Producing quantity

Terminology extraction with memoQ 5.0 RC

August 15, 2011 by Barbara Inge Karsch

In the framework of a TermNet study, I have been researching and gathering data about terminology management systems (TMS). We will not focus on term extraction tools (TE), but since one of our tools candidates recently released a new term extraction module, I wanted to check it out. Here is what I learned from giving the TE functionality of memoQ 5.0 release candidate a good run.

Let me start by saying that this test made me realize again how much I enjoy working with terminological data; I love analyzing terms and concept, researching meaning and compiling data in entries; to me it is a very creative process. Note furthermore that I am not an expert in term extraction tools: I was a serious power-user of several proprietary term extraction tools at JDE and Microsoft; I haven’t worked with the Trados solution since 2003; and I have only played with a few other methods (e.g. Word/Excel and SynchroTerm). So, my view of the market at the moment is by no means a comprehensive one. It is, however, one of a user who has done some serious term mining work. One of the biggest projects I ever did was Axapta 4.0 specs. It took us several days to even just load all documents on a server directory; it took the engine at least a night to “spit out” 14,000 term candidates; and it took me an exhausting week to nail down 500 designators worth working with.

As a mere user, as opposed to a computational linguist, I am not primarily interested in the performance of the extraction engine (I actually think the topic is a bit overrated); I like that in memoQ I can set the minimum/maximum word lengths, the minimum frequency, and the inclusion/exclusion of words with numbers (the home-grown solutions had predefined settings for all of this). But beyond the rough selection, I can deal with either too many or too few suggestions, if the tool allows me to quickly add or delete what I deem the appropriate form. There will always be noise and lots of it. I would rather have the developer focus on the usability of the interface than “waste” time on tweaking algorithms a tiny bit more.

So, along the lines of the previous posting on UX design, my requirements on a TE tool are that it allows me to:

Process term candidates (go/no-go decision) extremely fast and
Move data into the TMS smoothly and flawlessly.

memoQ by Kilgray Translation Technologies* meets the first requirement very nicely. My (monolingual) test project was the PowerPoint presentations of the ECQA Certified Terminology Manager, which I had gone through in detail the previous week and which contained 28,979 English words. Because the subject matter is utterly familiar to me, there was no question as to what should make the cut and what shouldn’t. I loved that I could “race” through the list and go yay or nay; that I could merge obvious synonyms; and that I could modify term candidates to reflect their canonical form. Because the contexts for each candidate are all visible, I could have even checked the meaning in context quickly if I had needed to.

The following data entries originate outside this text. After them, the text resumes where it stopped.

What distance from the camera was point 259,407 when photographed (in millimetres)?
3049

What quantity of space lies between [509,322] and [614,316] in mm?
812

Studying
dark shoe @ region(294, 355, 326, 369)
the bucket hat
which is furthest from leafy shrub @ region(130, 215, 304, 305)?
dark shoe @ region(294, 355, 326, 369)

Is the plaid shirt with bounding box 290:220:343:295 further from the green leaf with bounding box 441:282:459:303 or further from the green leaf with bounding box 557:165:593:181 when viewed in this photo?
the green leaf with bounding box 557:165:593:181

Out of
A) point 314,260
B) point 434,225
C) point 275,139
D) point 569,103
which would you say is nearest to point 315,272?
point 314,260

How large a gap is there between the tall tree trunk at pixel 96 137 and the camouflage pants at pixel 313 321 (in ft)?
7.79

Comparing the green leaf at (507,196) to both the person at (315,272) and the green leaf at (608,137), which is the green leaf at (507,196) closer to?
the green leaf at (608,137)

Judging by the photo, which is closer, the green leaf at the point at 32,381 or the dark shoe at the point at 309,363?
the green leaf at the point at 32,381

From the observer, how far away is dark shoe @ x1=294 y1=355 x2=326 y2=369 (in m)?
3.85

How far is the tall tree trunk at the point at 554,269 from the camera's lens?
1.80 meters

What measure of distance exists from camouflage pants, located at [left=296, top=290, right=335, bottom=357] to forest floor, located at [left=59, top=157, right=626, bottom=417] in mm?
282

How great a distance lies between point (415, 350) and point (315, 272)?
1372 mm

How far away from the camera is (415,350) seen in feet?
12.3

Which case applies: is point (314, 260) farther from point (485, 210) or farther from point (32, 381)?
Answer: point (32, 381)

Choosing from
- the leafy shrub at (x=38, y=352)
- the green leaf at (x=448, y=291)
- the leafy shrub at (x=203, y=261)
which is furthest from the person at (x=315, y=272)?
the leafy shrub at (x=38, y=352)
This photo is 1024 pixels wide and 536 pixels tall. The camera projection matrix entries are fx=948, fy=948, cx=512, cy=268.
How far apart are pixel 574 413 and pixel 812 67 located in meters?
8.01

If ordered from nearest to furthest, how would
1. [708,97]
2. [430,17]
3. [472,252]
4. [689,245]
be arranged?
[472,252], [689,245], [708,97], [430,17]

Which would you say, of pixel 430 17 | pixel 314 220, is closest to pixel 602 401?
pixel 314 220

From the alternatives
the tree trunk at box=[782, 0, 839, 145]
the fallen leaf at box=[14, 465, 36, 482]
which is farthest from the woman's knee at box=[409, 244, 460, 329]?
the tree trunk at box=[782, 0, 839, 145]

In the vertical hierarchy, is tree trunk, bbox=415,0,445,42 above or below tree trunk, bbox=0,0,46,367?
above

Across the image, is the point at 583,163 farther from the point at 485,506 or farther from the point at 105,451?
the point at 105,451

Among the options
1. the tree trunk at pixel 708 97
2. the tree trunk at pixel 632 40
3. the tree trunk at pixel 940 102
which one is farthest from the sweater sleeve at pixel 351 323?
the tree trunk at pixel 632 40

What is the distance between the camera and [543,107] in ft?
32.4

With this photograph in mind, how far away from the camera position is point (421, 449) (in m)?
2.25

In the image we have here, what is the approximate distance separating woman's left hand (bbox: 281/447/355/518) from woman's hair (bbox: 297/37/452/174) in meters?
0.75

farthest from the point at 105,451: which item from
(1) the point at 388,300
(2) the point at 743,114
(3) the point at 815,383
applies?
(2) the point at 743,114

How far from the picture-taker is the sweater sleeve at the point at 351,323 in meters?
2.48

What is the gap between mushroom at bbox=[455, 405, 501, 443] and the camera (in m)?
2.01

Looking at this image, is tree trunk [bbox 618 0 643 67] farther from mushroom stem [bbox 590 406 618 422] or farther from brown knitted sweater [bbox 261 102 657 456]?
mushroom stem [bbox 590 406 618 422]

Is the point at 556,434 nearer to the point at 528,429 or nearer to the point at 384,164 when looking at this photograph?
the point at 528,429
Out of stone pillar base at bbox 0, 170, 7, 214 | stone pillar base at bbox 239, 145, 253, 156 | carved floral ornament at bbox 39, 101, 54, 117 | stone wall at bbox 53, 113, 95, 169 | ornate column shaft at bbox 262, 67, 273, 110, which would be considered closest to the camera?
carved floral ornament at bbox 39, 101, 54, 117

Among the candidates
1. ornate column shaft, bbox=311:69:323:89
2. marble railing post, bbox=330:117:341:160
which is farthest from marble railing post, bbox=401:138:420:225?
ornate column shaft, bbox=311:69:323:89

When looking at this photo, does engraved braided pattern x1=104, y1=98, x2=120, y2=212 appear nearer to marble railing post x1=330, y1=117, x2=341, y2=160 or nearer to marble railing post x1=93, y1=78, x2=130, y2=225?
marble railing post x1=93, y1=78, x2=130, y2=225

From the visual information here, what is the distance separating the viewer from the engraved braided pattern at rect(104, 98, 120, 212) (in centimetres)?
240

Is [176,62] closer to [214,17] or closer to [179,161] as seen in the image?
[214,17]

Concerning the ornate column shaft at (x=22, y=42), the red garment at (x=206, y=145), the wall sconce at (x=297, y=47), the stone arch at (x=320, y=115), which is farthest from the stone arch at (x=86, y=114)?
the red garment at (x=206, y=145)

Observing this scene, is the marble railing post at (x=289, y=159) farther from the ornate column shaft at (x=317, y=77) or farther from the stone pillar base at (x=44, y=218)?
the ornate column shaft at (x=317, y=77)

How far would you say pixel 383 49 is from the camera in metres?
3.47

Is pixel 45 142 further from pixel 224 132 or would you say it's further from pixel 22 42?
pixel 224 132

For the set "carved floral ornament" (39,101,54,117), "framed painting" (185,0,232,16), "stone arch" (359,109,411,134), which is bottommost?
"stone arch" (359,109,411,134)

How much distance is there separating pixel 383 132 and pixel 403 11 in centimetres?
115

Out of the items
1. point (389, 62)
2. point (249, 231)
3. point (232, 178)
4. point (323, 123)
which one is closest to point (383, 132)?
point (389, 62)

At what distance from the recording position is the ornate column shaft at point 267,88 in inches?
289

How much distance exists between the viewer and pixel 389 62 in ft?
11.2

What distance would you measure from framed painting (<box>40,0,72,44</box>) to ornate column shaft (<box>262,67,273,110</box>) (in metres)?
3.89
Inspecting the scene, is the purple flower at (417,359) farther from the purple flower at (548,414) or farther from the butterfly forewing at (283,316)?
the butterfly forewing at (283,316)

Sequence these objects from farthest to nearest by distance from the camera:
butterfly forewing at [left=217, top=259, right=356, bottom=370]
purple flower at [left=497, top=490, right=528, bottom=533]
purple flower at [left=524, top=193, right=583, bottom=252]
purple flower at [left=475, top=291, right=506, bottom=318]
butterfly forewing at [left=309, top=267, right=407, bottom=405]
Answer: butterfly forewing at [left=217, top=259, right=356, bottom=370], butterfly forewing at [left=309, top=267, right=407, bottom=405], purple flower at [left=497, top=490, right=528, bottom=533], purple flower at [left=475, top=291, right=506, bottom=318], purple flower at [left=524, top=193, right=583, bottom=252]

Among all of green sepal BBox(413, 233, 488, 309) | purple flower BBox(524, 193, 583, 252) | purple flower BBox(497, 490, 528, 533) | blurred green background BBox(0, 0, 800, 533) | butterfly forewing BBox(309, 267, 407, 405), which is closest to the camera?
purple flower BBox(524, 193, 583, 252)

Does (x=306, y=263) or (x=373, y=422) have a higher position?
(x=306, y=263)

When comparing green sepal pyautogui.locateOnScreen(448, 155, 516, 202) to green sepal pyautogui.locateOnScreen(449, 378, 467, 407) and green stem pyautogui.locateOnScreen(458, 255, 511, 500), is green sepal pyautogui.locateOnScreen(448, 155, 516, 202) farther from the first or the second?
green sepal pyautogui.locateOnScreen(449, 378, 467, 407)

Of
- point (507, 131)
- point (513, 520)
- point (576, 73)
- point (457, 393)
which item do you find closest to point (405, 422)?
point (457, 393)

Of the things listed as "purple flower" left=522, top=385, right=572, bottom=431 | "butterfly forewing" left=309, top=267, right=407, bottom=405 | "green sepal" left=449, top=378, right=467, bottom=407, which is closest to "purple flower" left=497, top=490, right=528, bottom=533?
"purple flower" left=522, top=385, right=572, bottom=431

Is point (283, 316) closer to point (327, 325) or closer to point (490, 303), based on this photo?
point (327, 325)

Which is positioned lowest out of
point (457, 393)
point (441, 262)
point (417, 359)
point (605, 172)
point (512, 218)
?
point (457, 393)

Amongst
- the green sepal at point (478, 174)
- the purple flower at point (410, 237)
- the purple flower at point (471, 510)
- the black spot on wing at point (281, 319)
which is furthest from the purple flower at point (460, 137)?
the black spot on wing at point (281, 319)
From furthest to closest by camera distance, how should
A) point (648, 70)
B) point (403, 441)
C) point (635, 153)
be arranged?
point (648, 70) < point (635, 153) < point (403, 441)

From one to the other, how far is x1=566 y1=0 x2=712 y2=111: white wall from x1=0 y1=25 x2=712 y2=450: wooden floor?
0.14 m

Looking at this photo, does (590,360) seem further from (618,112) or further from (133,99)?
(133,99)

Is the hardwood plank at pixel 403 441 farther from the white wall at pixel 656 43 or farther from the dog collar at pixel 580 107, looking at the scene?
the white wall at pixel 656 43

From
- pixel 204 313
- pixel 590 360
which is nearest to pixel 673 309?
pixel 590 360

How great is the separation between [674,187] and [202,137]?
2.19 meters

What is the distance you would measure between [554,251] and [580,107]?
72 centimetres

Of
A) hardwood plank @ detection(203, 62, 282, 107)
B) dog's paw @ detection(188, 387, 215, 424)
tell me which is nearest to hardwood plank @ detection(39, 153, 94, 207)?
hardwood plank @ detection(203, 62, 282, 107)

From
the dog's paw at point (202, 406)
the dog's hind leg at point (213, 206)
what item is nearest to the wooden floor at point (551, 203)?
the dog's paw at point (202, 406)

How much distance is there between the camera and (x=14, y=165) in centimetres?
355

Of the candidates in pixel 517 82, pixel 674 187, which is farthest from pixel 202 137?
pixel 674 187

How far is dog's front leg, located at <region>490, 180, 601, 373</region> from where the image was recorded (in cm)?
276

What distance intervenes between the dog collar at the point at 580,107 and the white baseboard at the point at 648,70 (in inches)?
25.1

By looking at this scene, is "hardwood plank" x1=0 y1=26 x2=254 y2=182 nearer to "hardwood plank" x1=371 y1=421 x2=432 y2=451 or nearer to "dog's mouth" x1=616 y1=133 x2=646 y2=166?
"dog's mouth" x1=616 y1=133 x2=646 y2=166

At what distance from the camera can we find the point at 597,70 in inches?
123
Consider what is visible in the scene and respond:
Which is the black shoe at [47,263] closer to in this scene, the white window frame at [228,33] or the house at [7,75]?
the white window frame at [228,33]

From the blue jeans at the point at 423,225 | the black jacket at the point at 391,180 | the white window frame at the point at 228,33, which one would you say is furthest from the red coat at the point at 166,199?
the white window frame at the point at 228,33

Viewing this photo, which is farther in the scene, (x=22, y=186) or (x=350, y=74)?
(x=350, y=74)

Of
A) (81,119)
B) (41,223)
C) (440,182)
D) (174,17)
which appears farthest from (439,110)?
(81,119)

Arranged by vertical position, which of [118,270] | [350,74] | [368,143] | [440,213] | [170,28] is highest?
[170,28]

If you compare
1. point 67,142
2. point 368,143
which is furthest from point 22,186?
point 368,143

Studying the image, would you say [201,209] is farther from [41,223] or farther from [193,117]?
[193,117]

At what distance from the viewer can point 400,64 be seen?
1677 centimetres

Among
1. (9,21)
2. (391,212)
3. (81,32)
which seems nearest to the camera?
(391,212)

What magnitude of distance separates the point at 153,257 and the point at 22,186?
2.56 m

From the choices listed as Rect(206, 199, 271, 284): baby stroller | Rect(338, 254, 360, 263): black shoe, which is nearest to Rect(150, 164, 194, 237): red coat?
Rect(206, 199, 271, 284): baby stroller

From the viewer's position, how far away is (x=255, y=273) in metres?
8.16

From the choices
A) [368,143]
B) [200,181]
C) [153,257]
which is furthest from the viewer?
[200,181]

I also appreciated that there is already a stop word list in place. It was very easy to add to it, although here comes one suggestion: It would be great to have the term candidate automatically inserted in the stop-word dialog. Right now, I still have to type it in. It would safe time if it was prefilled. Since the stop word list is not very extensive (e.g. even words like “doesn’t” are missing in the English list), it’ll take everyone considerable time to build up a list, which in its core will not vary substantially from user to user. But that may be too much to ask for a first release.

As for my second requirement, memoQ term extraction doesn’t meet that (yet) (note that I only tested the transfer of data to memoQ, but not to qTerm). I know it is asking for a lot to have a workflow from cleaned-up term candidate list to terminological entry in a TMS. Here are two suggestions that would make a difference to users:

Provide a way to move context from the source document, incl. context source, into the new terminological entry.
Merging terms into one entry because they are synonyms is great. But they need to show up as synonyms when imported into the term base; none of my short forms (e.g. POS, TMS) showed up in the entry for the long forms (e.g. part of speech, terminology management systems) when I moved them into the memoQ term base.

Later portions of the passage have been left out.